Pembelotan tentara KNIL itu memberikan keuntungan besar bagi perjuangan kemerdekaan. Disersi itu memberikan pukulan mental yang besar kepada Belanda. Bahwa meskipun tentara KNIL mendapatkan fasilitas duniawi yang besar, namun tetap tidak menghilangkan kecintaan mereka kepada Republik Indonesia.

Pembelotan itu juga memberikan inspirasi kepada tentara KNIL lain di seluruh Indonesia bahwa sudah saatnya warga negara Indonesia yang kebetulan menjadi anggota KNIL untuk segera kembali ke pangkuan Ibu pertiwi. Kalaupun tidak bisa, karena alasan keluarga dan lain-lain, mereka diharapkan untuk bertempur dengan biasa-biasa saja, atau pura-pura.

Di samping itu, ini yang terpenting, disersi tentara KNIL membuka mata dunia, terutama negara-negara Sekutu bahwa seluruh rakyat Indonesia akan tetap mempertahankan Proklamasi Kemerdekaan Republik Indonesia. Sehingga negara-negara Sekutu harus segera menyelesaikan urusannya dengan Jepang. Dan tidak terpengaruh dengan propaganda Belanda yang ingin kembali menjajah Indonesia. Tentara desertir itu juga memberikan pelajaran kepada seluruh masyarakat Sulawesi, bahwa mereka saja yang sudah mendapatkan fasilitas enak dari Belanda tetap memperjuangkan Kemerdekaan Republik Indonesia, apalagi rakyat yang ditindas penjajah. Dengan demikian, seharusnya pemuda-pemuda Sulawesi lebih gigih lagi untuk mempertahankan Proklamasi Kemerdekaan Republik Indonesia.

Alhasil, desersi tentara KNIL itu ternyata berdampak besar bagi perjuangan mempertahankan kemerdekaan. Para pemuda Sulawesi yang bergabung dengan pejuang-pejuang kemerdekaan semakin hari semakin bertambah. Ini tentu membuat posisi Belanda di Sulawesi semakin sulit, karena semakin sibuk untuk memadamkan api perjuangan yang berkobar di mana-mana. Dari Oktober 1945 sampai Desember 1946, pemberontakan muncul di berbagai daerah di Sulawesi.

Melihat situasi itu, Belanda kesal dan marah. Pada Desember 1946, Belanda mengerahkan pasukan khusus, special troepen, yang dipimpin Kapten Raymond Pierre Paul Westerling. Pasukan khusus ini melakukan penumpasan perjuangan rakyat dengan kasar. Westerling menembak mati ribuan pejuang dan rakyat Sulawesi Selatan yang tidak mau tunduk dan melawan Belanda.
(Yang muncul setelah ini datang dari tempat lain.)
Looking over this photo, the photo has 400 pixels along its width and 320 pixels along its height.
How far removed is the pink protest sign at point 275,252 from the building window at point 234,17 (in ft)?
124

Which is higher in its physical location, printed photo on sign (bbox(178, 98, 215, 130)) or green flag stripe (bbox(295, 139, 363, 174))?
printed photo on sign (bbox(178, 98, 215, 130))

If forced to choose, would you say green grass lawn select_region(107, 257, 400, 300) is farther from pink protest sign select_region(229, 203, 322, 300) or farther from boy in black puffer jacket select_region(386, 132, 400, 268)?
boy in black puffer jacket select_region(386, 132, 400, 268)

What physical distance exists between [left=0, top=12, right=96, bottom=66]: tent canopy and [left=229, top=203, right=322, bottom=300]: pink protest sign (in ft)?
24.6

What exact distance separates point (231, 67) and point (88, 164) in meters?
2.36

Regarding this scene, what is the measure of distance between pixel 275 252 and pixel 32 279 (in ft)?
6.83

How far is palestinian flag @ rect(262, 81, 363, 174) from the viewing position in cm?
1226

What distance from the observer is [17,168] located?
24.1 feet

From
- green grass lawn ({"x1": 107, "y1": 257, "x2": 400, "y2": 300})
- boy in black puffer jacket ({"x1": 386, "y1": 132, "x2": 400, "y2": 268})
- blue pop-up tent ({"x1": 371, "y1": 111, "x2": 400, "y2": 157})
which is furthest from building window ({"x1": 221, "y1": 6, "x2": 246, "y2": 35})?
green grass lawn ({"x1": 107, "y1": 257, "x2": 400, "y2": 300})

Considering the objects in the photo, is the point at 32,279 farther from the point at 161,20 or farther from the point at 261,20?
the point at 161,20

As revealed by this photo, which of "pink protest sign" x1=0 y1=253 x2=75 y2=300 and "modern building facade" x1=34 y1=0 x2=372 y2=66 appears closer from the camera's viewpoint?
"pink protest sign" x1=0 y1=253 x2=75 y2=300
Pada 28 Januari 1947, pasukan khusus Belanda pimpinan Westerling mengeksekusi 208 orang di tanah lapang depan kantor pemerintah setempat. Insiden tersebut merupakan salah satu dari pembunuhan massal yang dilakukan Westerling, yang lama dianggap sebagai pahlawan oleh Belanda. Westerling dan pasukannya, juga melakukan pembantaian di puluhan desa selama tiga bulan untuk memberantas pemberontakan terhadap Belanda. Menurut data pemerintah Indonesia, Westerling telah membantai 40.000 orang di Sulawesi. Dan Amsterdam tidak pernah menghukum para pembantai tersebut. Duta Besar Belanda untuk Indonesia, Tjeerd de Zwaan, secara resmi menyampaikan permohonan maaf atas pembantaian tersebut dalam sebuah upacara di Jakarta, Kamis, 12 September 2013.

“Atas nama pemerintah Belanda, saya minta maaf atas perbuatan yang keterlaluan ini,” kata De Zwaan. Sebagian keluarga korban pembantaian yang menuntut kompensi atas tewasnya suami atau ayah mereka telah dibayar pemerintah Belanda. Tapi Belanda sampai hari ini menolak tuduhan pembantaian massal di Sulawesi tersebut. Menurut Belanda, korban pembantaian oleh Westerling hanya beberapa ribu orang. Tak sebanyak klaim Republik.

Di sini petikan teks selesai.